» Vorgelegter Text:
______________________________

Die Gesundheit des Mannes, das ist das Fachgebiet von Dell Lovett, die an der Deakin University im australischen Melbourne forscht. Für ihre neue Studie führte die Wissenschaftlerin Tiefeninterviews mit Pflegekräften und männlichen Patienten durch. „Wir haben herausgefunden, dass viele Krankenpflegekräfte sensible oder persönliche Gesundheitsthemen mit männlichen Patienten ungern besprechen. Männliche Patienten verhalten sich nicht so wie weibliche Patienten – ihre Gesundheitsbedürfnisse sind anders, und die angewandten Pflegemaßnahmen müssen dementsprechend individuell angepasst werden“, erklärt die Forscherin.
Wer will schon als Jammerlappen gelten?
Dabei ist es eigentlich schon toll, wenn sie überhaupt bei einem Arzt vorstellig werden, denn: „Männer müssen sich früher in medizinische Behandlung und Krankenpflege begeben, als sie es momentan tun“, weiß Dell Lovett. „Doch wenn sie dann vorstellig werden, können sie sich nur schwer auf die Gesundheitsexperten einlassen und sehen sich mit standardisiertem Vorgehen konfrontiert“, berichtet sie. Und sagt, dass männliche Patienten die Wichtigkeit der medizinischen Grundversorgung nicht erkennen. Die Tatsache, dass Männer nicht als ´Jammerlappen` angesehen werden wollen, verschlimmere die Situation außerdem. „Kulturell bedingte Männlichkeitsbilder und stoisches Verhalten – insbesondere bei älteren Männern – führen dazu, dass Männer sich der medizinischen Behandlung entziehen.“
„Wird schon“-Mentalität ist lebensverkürzend
„Es gibt kein Land, in dem die Lebenszeit der Männer genauso hoch ist wie die der Frauen, und das hat nicht nur etwas mit den Genen zu tun. Der klassische Australier geht mit einer ‘wird schon werden‘- Mentalität durch das Leben, doch wenn sie sich früher in medizinische Behandlung begeben würden, würden sie länger leben“, sagt die Forscherin.

______________________________

Gesammelte Dateneinträge
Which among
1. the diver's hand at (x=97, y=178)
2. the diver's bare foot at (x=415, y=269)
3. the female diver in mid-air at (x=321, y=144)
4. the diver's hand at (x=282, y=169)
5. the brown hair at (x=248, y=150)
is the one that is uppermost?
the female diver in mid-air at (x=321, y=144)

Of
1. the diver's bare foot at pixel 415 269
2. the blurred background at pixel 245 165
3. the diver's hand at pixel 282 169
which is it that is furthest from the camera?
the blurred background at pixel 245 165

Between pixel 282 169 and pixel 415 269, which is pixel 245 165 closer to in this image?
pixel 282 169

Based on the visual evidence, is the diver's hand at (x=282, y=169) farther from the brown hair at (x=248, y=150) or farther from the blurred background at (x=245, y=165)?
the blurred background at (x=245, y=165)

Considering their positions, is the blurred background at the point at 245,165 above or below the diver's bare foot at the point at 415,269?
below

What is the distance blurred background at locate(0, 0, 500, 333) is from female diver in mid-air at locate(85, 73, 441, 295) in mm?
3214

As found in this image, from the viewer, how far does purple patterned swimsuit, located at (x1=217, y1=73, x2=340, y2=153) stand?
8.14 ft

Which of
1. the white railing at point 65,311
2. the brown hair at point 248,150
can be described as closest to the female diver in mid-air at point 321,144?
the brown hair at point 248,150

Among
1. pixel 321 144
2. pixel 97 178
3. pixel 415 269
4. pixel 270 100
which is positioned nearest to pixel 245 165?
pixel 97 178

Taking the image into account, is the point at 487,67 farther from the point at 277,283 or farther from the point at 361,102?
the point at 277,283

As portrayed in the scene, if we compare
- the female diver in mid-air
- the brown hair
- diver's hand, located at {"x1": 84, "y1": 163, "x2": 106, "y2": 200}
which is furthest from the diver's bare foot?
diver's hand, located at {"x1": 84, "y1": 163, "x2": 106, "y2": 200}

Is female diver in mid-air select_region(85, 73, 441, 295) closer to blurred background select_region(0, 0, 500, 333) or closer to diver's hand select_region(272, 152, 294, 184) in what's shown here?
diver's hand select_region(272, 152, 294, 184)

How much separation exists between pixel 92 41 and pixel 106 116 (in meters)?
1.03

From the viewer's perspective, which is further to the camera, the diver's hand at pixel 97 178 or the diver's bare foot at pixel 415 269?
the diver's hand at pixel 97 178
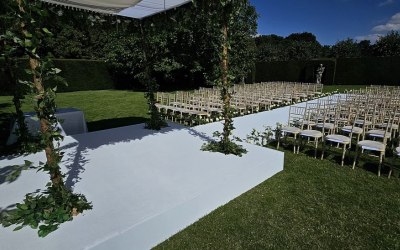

______________________________

» Aufgabe 1: Erkläre in ein bis drei Sätzen, warum die Pflegemaßnahmen für männliche Patienten laut dem Text über Männergesundheit individuell angepasst werden müssen.
» Aufgabe 2:
Beantworte kurz diese Fragen zum Text über Männergesundheit:
(a) An welcher Universität forscht Dell Lovett?
(b) Mit wem führte sie für ihre Studie Tiefeninterviews?
(c) Mit welcher Mentalität geht der klassische Australier durch das Leben?
» Aufgabe 3: Knüpfe an den letzten Satz des Textes über Männergesundheit an und setze ihn fort.
Das Material steht für sich und gehört nicht zum Text über Männergesundheit.

» Antwort 1: Männliche Patienten verhalten sich anders als weibliche Patienten, und ihre Gesundheitsbedürfnisse sind andere. Deshalb müssen die angewandten Pflegemaßnahmen entsprechend individuell angepasst werden.

» Antwort 2:
(a) An der Deakin University im australischen Melbourne.
(b) Mit Pflegekräften und männlichen Patienten.
(c) Mit einer „wird schon werden“-Mentalität.

» Antwort 3:
Verantwortung liegt auch bei den Patienten
Obwohl natürlich ein Teil der Verantwortung bei den Patienten liegt, müssen sich auch die Angestellten im Bereich der medizinischen Erstversorgung neu orientieren, meint die Forscherin: „Männer haben das Recht auf eine zielgerichtetere Behandlung, als das, was momentan noch Standard ist. Dieses Problem betrifft ganz Australien, und es wird Zeit, darüber mehr zu sprechen! Wenn wir es schon mal schaffen, die Männer dazu zu bekommen, sich untersuchen zu lassen, dann müssen die Krankenpflegefachkräfte auch wissen, wie sie mit ihnen umgehen können.“
Das Problem haben wohl nicht nur australische Pflegekräfte. Auch in Deutschland werden viele Partner sagen: Es ist schon ein Erfolg, wenn der Mann überhaupt zum Arzt geht. Leider gibt es in der Studie keine konkreten Tipps für Angehörige, mit welchen Methoden dem beizukommen ist. Einen dickköpfigen Stoiker zu überzeugen, braucht vielleicht wirklich eine extra Ausbildung.